Trigon – | Review Score – 3/5
Rose – | Review Score – 4/5
Ghosts – | Review Score – 4.5/5
Aqualad – | Review Score – 3.5/5
Bruce Wayne – | Review Score – 4/5
Jericho – | Review Score – 4/5
Atonement – | Review Score – 2.5/5
Fallen – | Review Score – 3.5/5
E.L._.O – | Review Score – 3.5/5
Nightwing – | Review Score – 2/5
Titans Season 2 is a strange blend of influences, some that work really well and others that really don’t. With a decent central antagonist in Deathstroke and some nice plotting early on, DC’s flagship superhero show stumbles during its second half, introducing several different half-baked subplots and ending things with a questionable finale that offers up an unsatisfying conclusion to our storylines and undoes a lot of the work achieved up until that point. While there is some good material here, Titans squanders its early promise with a lacklustre second half that fails to capitalise when it matters most.
Given the cliffhanger ending we received last season, Titans begins with an episode that essentially acts as the season finale to the previous story. The back-end of this episode then introduces Slade Wilson aka. Deathstroke, the formidable antagonist our titans go up against in the comics. With the stage set for a dramatic clash, a rift in Team Titan sees the group grapple with their own ghosts from the past as a secret Dick hides from them all threatens to destroy everything. As the season progresses, the story introduces a new hero to the fray, Conner, and with it the arrival of a secret organisation called CADMUS.
From here, the back-end of the season sees various different individual character plots crop up, including ones for Kory, Hawk and Dove, all of which snaking their way to the finale where everything is wrapped up within the first half of the episode, whilst leaving enough open for another confict to come in season 3.
The characters this year are a real mixed bag too, ranging from well written to questionable cameos and window dressing. Gar’s character has little to do for large swathes of the story while Donna’s character arc is given a pretty poor conclusion toward the end, especially given the lack of effort put into giving her anything to do during the middle portion of the season. Kory is another casualty here too, while Raven’s visions and subsequent growing power leads to a completely unsatisfying resolution.

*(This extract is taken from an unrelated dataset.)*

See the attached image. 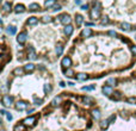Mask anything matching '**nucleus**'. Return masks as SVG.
Masks as SVG:
<instances>
[{"mask_svg":"<svg viewBox=\"0 0 136 131\" xmlns=\"http://www.w3.org/2000/svg\"><path fill=\"white\" fill-rule=\"evenodd\" d=\"M91 113H92V117H93L94 119L98 120V119L100 118V111H99V110H92Z\"/></svg>","mask_w":136,"mask_h":131,"instance_id":"obj_19","label":"nucleus"},{"mask_svg":"<svg viewBox=\"0 0 136 131\" xmlns=\"http://www.w3.org/2000/svg\"><path fill=\"white\" fill-rule=\"evenodd\" d=\"M102 91H103V93H104L105 95H111V94L113 93V89H112V87H111L110 85H105V86H103Z\"/></svg>","mask_w":136,"mask_h":131,"instance_id":"obj_7","label":"nucleus"},{"mask_svg":"<svg viewBox=\"0 0 136 131\" xmlns=\"http://www.w3.org/2000/svg\"><path fill=\"white\" fill-rule=\"evenodd\" d=\"M61 8H62V6H61V5L55 4V5H54V7H53V11H60Z\"/></svg>","mask_w":136,"mask_h":131,"instance_id":"obj_33","label":"nucleus"},{"mask_svg":"<svg viewBox=\"0 0 136 131\" xmlns=\"http://www.w3.org/2000/svg\"><path fill=\"white\" fill-rule=\"evenodd\" d=\"M14 12H16V13H23V12H25V6L22 5V4L16 5V7H14Z\"/></svg>","mask_w":136,"mask_h":131,"instance_id":"obj_9","label":"nucleus"},{"mask_svg":"<svg viewBox=\"0 0 136 131\" xmlns=\"http://www.w3.org/2000/svg\"><path fill=\"white\" fill-rule=\"evenodd\" d=\"M0 113H1L2 116H6V114H7V112H6L5 110H1V111H0Z\"/></svg>","mask_w":136,"mask_h":131,"instance_id":"obj_44","label":"nucleus"},{"mask_svg":"<svg viewBox=\"0 0 136 131\" xmlns=\"http://www.w3.org/2000/svg\"><path fill=\"white\" fill-rule=\"evenodd\" d=\"M115 94H116V100H118V99H121V93H119V92H116Z\"/></svg>","mask_w":136,"mask_h":131,"instance_id":"obj_40","label":"nucleus"},{"mask_svg":"<svg viewBox=\"0 0 136 131\" xmlns=\"http://www.w3.org/2000/svg\"><path fill=\"white\" fill-rule=\"evenodd\" d=\"M38 10H39V5H38V4L32 2V4H30V5H29V11H32V12H35V11H38Z\"/></svg>","mask_w":136,"mask_h":131,"instance_id":"obj_17","label":"nucleus"},{"mask_svg":"<svg viewBox=\"0 0 136 131\" xmlns=\"http://www.w3.org/2000/svg\"><path fill=\"white\" fill-rule=\"evenodd\" d=\"M12 102H13V98L10 97V95H4V97L1 98V104H2L4 106H10Z\"/></svg>","mask_w":136,"mask_h":131,"instance_id":"obj_2","label":"nucleus"},{"mask_svg":"<svg viewBox=\"0 0 136 131\" xmlns=\"http://www.w3.org/2000/svg\"><path fill=\"white\" fill-rule=\"evenodd\" d=\"M6 118H7V120H12V114L11 113H7L6 114Z\"/></svg>","mask_w":136,"mask_h":131,"instance_id":"obj_39","label":"nucleus"},{"mask_svg":"<svg viewBox=\"0 0 136 131\" xmlns=\"http://www.w3.org/2000/svg\"><path fill=\"white\" fill-rule=\"evenodd\" d=\"M82 100H84V102H85L86 105H92V102H93V99L90 98V97H84Z\"/></svg>","mask_w":136,"mask_h":131,"instance_id":"obj_25","label":"nucleus"},{"mask_svg":"<svg viewBox=\"0 0 136 131\" xmlns=\"http://www.w3.org/2000/svg\"><path fill=\"white\" fill-rule=\"evenodd\" d=\"M38 23V19H37V17H30L29 19H28V25H30V26H34Z\"/></svg>","mask_w":136,"mask_h":131,"instance_id":"obj_14","label":"nucleus"},{"mask_svg":"<svg viewBox=\"0 0 136 131\" xmlns=\"http://www.w3.org/2000/svg\"><path fill=\"white\" fill-rule=\"evenodd\" d=\"M42 102H43L42 99H35V104H36V105H41Z\"/></svg>","mask_w":136,"mask_h":131,"instance_id":"obj_37","label":"nucleus"},{"mask_svg":"<svg viewBox=\"0 0 136 131\" xmlns=\"http://www.w3.org/2000/svg\"><path fill=\"white\" fill-rule=\"evenodd\" d=\"M53 20V18L50 17V16H44L43 18H42V23H44V24H47V23H50Z\"/></svg>","mask_w":136,"mask_h":131,"instance_id":"obj_26","label":"nucleus"},{"mask_svg":"<svg viewBox=\"0 0 136 131\" xmlns=\"http://www.w3.org/2000/svg\"><path fill=\"white\" fill-rule=\"evenodd\" d=\"M54 5H55V0H45V2H44V6L47 8L54 7Z\"/></svg>","mask_w":136,"mask_h":131,"instance_id":"obj_21","label":"nucleus"},{"mask_svg":"<svg viewBox=\"0 0 136 131\" xmlns=\"http://www.w3.org/2000/svg\"><path fill=\"white\" fill-rule=\"evenodd\" d=\"M2 11H4V12H10V11H11V2H8V1L4 2V5H2Z\"/></svg>","mask_w":136,"mask_h":131,"instance_id":"obj_18","label":"nucleus"},{"mask_svg":"<svg viewBox=\"0 0 136 131\" xmlns=\"http://www.w3.org/2000/svg\"><path fill=\"white\" fill-rule=\"evenodd\" d=\"M35 122H36V117L31 116V117L25 118V119L23 120V124H24L25 126H32V125L35 124Z\"/></svg>","mask_w":136,"mask_h":131,"instance_id":"obj_3","label":"nucleus"},{"mask_svg":"<svg viewBox=\"0 0 136 131\" xmlns=\"http://www.w3.org/2000/svg\"><path fill=\"white\" fill-rule=\"evenodd\" d=\"M23 70H24V69H22V68H16V69L13 70V74H14V75H22V74H23Z\"/></svg>","mask_w":136,"mask_h":131,"instance_id":"obj_31","label":"nucleus"},{"mask_svg":"<svg viewBox=\"0 0 136 131\" xmlns=\"http://www.w3.org/2000/svg\"><path fill=\"white\" fill-rule=\"evenodd\" d=\"M131 53H133L134 55H136V47H133V48H131Z\"/></svg>","mask_w":136,"mask_h":131,"instance_id":"obj_43","label":"nucleus"},{"mask_svg":"<svg viewBox=\"0 0 136 131\" xmlns=\"http://www.w3.org/2000/svg\"><path fill=\"white\" fill-rule=\"evenodd\" d=\"M61 65H62V67H65V68H69V67L72 66V60H70V57H68V56L63 57L62 61H61Z\"/></svg>","mask_w":136,"mask_h":131,"instance_id":"obj_8","label":"nucleus"},{"mask_svg":"<svg viewBox=\"0 0 136 131\" xmlns=\"http://www.w3.org/2000/svg\"><path fill=\"white\" fill-rule=\"evenodd\" d=\"M75 4H76V5H80L81 1H80V0H75Z\"/></svg>","mask_w":136,"mask_h":131,"instance_id":"obj_46","label":"nucleus"},{"mask_svg":"<svg viewBox=\"0 0 136 131\" xmlns=\"http://www.w3.org/2000/svg\"><path fill=\"white\" fill-rule=\"evenodd\" d=\"M128 102H129V104H136V98H134V97L129 98L128 99Z\"/></svg>","mask_w":136,"mask_h":131,"instance_id":"obj_36","label":"nucleus"},{"mask_svg":"<svg viewBox=\"0 0 136 131\" xmlns=\"http://www.w3.org/2000/svg\"><path fill=\"white\" fill-rule=\"evenodd\" d=\"M109 124H110L109 119H105V120H102V122H100V128H102L103 130H104V129H107Z\"/></svg>","mask_w":136,"mask_h":131,"instance_id":"obj_22","label":"nucleus"},{"mask_svg":"<svg viewBox=\"0 0 136 131\" xmlns=\"http://www.w3.org/2000/svg\"><path fill=\"white\" fill-rule=\"evenodd\" d=\"M55 51H56V55H57V56L62 55V53H63V47H62L61 44H59V45L56 47V50H55Z\"/></svg>","mask_w":136,"mask_h":131,"instance_id":"obj_23","label":"nucleus"},{"mask_svg":"<svg viewBox=\"0 0 136 131\" xmlns=\"http://www.w3.org/2000/svg\"><path fill=\"white\" fill-rule=\"evenodd\" d=\"M109 35H110V36H112V37H116V36H117L116 31H113V30H110V31H109Z\"/></svg>","mask_w":136,"mask_h":131,"instance_id":"obj_38","label":"nucleus"},{"mask_svg":"<svg viewBox=\"0 0 136 131\" xmlns=\"http://www.w3.org/2000/svg\"><path fill=\"white\" fill-rule=\"evenodd\" d=\"M29 59H30V60H36V59H37L34 48H29Z\"/></svg>","mask_w":136,"mask_h":131,"instance_id":"obj_20","label":"nucleus"},{"mask_svg":"<svg viewBox=\"0 0 136 131\" xmlns=\"http://www.w3.org/2000/svg\"><path fill=\"white\" fill-rule=\"evenodd\" d=\"M35 68H36V66H35L34 63H28V65L24 66V70H25L26 73H30V71L35 70Z\"/></svg>","mask_w":136,"mask_h":131,"instance_id":"obj_13","label":"nucleus"},{"mask_svg":"<svg viewBox=\"0 0 136 131\" xmlns=\"http://www.w3.org/2000/svg\"><path fill=\"white\" fill-rule=\"evenodd\" d=\"M115 118H116V117H115V114H112V116L109 118V122H110V123H111V122H113V120H115Z\"/></svg>","mask_w":136,"mask_h":131,"instance_id":"obj_41","label":"nucleus"},{"mask_svg":"<svg viewBox=\"0 0 136 131\" xmlns=\"http://www.w3.org/2000/svg\"><path fill=\"white\" fill-rule=\"evenodd\" d=\"M43 89H44V93H45V94H48V93H50V92H51V86H50L49 83H45V85H44V87H43Z\"/></svg>","mask_w":136,"mask_h":131,"instance_id":"obj_27","label":"nucleus"},{"mask_svg":"<svg viewBox=\"0 0 136 131\" xmlns=\"http://www.w3.org/2000/svg\"><path fill=\"white\" fill-rule=\"evenodd\" d=\"M13 131H25V125L23 124V125H16L14 126V129H13Z\"/></svg>","mask_w":136,"mask_h":131,"instance_id":"obj_29","label":"nucleus"},{"mask_svg":"<svg viewBox=\"0 0 136 131\" xmlns=\"http://www.w3.org/2000/svg\"><path fill=\"white\" fill-rule=\"evenodd\" d=\"M81 10H85V11L88 10V5H82V6H81Z\"/></svg>","mask_w":136,"mask_h":131,"instance_id":"obj_42","label":"nucleus"},{"mask_svg":"<svg viewBox=\"0 0 136 131\" xmlns=\"http://www.w3.org/2000/svg\"><path fill=\"white\" fill-rule=\"evenodd\" d=\"M109 22H110V20H109V18H106V17H105V18H103V19H102L100 24H102V25H106V24H109Z\"/></svg>","mask_w":136,"mask_h":131,"instance_id":"obj_34","label":"nucleus"},{"mask_svg":"<svg viewBox=\"0 0 136 131\" xmlns=\"http://www.w3.org/2000/svg\"><path fill=\"white\" fill-rule=\"evenodd\" d=\"M61 102V98L60 97H55V98L53 99V101H51V105L53 106H56V105H59Z\"/></svg>","mask_w":136,"mask_h":131,"instance_id":"obj_28","label":"nucleus"},{"mask_svg":"<svg viewBox=\"0 0 136 131\" xmlns=\"http://www.w3.org/2000/svg\"><path fill=\"white\" fill-rule=\"evenodd\" d=\"M131 28H133V26H131L129 23H122V24H121V29L124 30V31H130Z\"/></svg>","mask_w":136,"mask_h":131,"instance_id":"obj_16","label":"nucleus"},{"mask_svg":"<svg viewBox=\"0 0 136 131\" xmlns=\"http://www.w3.org/2000/svg\"><path fill=\"white\" fill-rule=\"evenodd\" d=\"M82 22H84V17L81 14H75V23H76V25L80 26L82 24Z\"/></svg>","mask_w":136,"mask_h":131,"instance_id":"obj_15","label":"nucleus"},{"mask_svg":"<svg viewBox=\"0 0 136 131\" xmlns=\"http://www.w3.org/2000/svg\"><path fill=\"white\" fill-rule=\"evenodd\" d=\"M26 39H28V33L26 32H20L17 37V42L19 44H24L26 42Z\"/></svg>","mask_w":136,"mask_h":131,"instance_id":"obj_4","label":"nucleus"},{"mask_svg":"<svg viewBox=\"0 0 136 131\" xmlns=\"http://www.w3.org/2000/svg\"><path fill=\"white\" fill-rule=\"evenodd\" d=\"M73 30H74V28L69 24V25H66L65 26V30H63V32H65V35L66 36H70L72 33H73Z\"/></svg>","mask_w":136,"mask_h":131,"instance_id":"obj_11","label":"nucleus"},{"mask_svg":"<svg viewBox=\"0 0 136 131\" xmlns=\"http://www.w3.org/2000/svg\"><path fill=\"white\" fill-rule=\"evenodd\" d=\"M65 74H66V76H68V77H72V76H74V71H73L72 69H69V68H67V70L65 71Z\"/></svg>","mask_w":136,"mask_h":131,"instance_id":"obj_30","label":"nucleus"},{"mask_svg":"<svg viewBox=\"0 0 136 131\" xmlns=\"http://www.w3.org/2000/svg\"><path fill=\"white\" fill-rule=\"evenodd\" d=\"M75 76H76V79H78V80H80V81H85V80H87V79H88V75H87V74H85V73H78Z\"/></svg>","mask_w":136,"mask_h":131,"instance_id":"obj_12","label":"nucleus"},{"mask_svg":"<svg viewBox=\"0 0 136 131\" xmlns=\"http://www.w3.org/2000/svg\"><path fill=\"white\" fill-rule=\"evenodd\" d=\"M90 16H91V18H92V19L99 18V17H100V8H98V7H94V8H92V10H91V13H90Z\"/></svg>","mask_w":136,"mask_h":131,"instance_id":"obj_5","label":"nucleus"},{"mask_svg":"<svg viewBox=\"0 0 136 131\" xmlns=\"http://www.w3.org/2000/svg\"><path fill=\"white\" fill-rule=\"evenodd\" d=\"M26 107H28V102L24 101V100H19V101L16 104V108L19 110V111H23V110H25Z\"/></svg>","mask_w":136,"mask_h":131,"instance_id":"obj_6","label":"nucleus"},{"mask_svg":"<svg viewBox=\"0 0 136 131\" xmlns=\"http://www.w3.org/2000/svg\"><path fill=\"white\" fill-rule=\"evenodd\" d=\"M116 79H109L107 80V85H116Z\"/></svg>","mask_w":136,"mask_h":131,"instance_id":"obj_35","label":"nucleus"},{"mask_svg":"<svg viewBox=\"0 0 136 131\" xmlns=\"http://www.w3.org/2000/svg\"><path fill=\"white\" fill-rule=\"evenodd\" d=\"M59 19L61 20V23H62L65 26H66V25H69L70 22H72V18H70L69 14H61V16H59Z\"/></svg>","mask_w":136,"mask_h":131,"instance_id":"obj_1","label":"nucleus"},{"mask_svg":"<svg viewBox=\"0 0 136 131\" xmlns=\"http://www.w3.org/2000/svg\"><path fill=\"white\" fill-rule=\"evenodd\" d=\"M91 35H92V30L90 29V28H86V29H84L82 31H81V37H91Z\"/></svg>","mask_w":136,"mask_h":131,"instance_id":"obj_10","label":"nucleus"},{"mask_svg":"<svg viewBox=\"0 0 136 131\" xmlns=\"http://www.w3.org/2000/svg\"><path fill=\"white\" fill-rule=\"evenodd\" d=\"M94 87H96L94 85H92V86H87V87L85 86V87H82V91H92V89H94Z\"/></svg>","mask_w":136,"mask_h":131,"instance_id":"obj_32","label":"nucleus"},{"mask_svg":"<svg viewBox=\"0 0 136 131\" xmlns=\"http://www.w3.org/2000/svg\"><path fill=\"white\" fill-rule=\"evenodd\" d=\"M6 31L8 35H14V33L17 32V29L14 28V26H8L7 29H6Z\"/></svg>","mask_w":136,"mask_h":131,"instance_id":"obj_24","label":"nucleus"},{"mask_svg":"<svg viewBox=\"0 0 136 131\" xmlns=\"http://www.w3.org/2000/svg\"><path fill=\"white\" fill-rule=\"evenodd\" d=\"M60 86H61V87H65V86H66V83H65L63 81H61V82H60Z\"/></svg>","mask_w":136,"mask_h":131,"instance_id":"obj_45","label":"nucleus"}]
</instances>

Dick Grayson and Slade Wilson, the two central characters of the season, are given decent enough arcs though to see you through to the finale but the whole experience, given some of the exciting episodes that came before this, feels like a complete waste of time upon seeing these stories result in nothing.
Unlike the first season, the pacing during Titans’ run this year has been questionable at best. I can’t remember the last time I watched a show that both dragged and rushed its way to the finale in such a manner. Oftentimes the season progresses the main story and ends an episode on an almighty cliffhanger, only to suddenly turn things around for a flashback the next week. The result is a tonally jarring series that can’t quite decide what direction it wants to go in and quite what to do with all of its players.
The problem with this approach means the momentum never quite reaches the same heights as the early episodes, eventually petering out and stumbling over the finish line for one of the more disappointing finales of the year. I won’t divulge what happens here but suffice to say it’s my least favourite episode of the entire 2-season run and closes things out in such a way that it sours everything that’s come before it.
That’s a shame too because there is some good material here, including the rising threat posed by Deathstroke. In one of the better flashback episodes, we see just how dangerous and merciless Slade Wilson really is, and all of this plays into Deathstroke’s cold demeanour as he manages to singlehandedly outperform a lot of the Titans in one on one situations. You’d expect this would lead nicely to an epic fight at the end but the manner this storyline is wrapped up, within 10 minutes of the final episode, feels like a complete slap to the face and undermines everything that’s come before it.
Compared to other superhero shows this year, Titans pales by comparison. It’s such a shame too because there’s a lot of potential here for a solid second season but the second half of the show and the finale in particular sour the entire experience. If you’re a fan of these heroes you’ll undoubtedly watch through to see the conclusion but there’s no denying the show never quite reaches those same early-season highs. It’s not the worst offering this year but it is a far cry from the lofty heights this show should have effortlessly achieved and that’s a tough pill to swallow.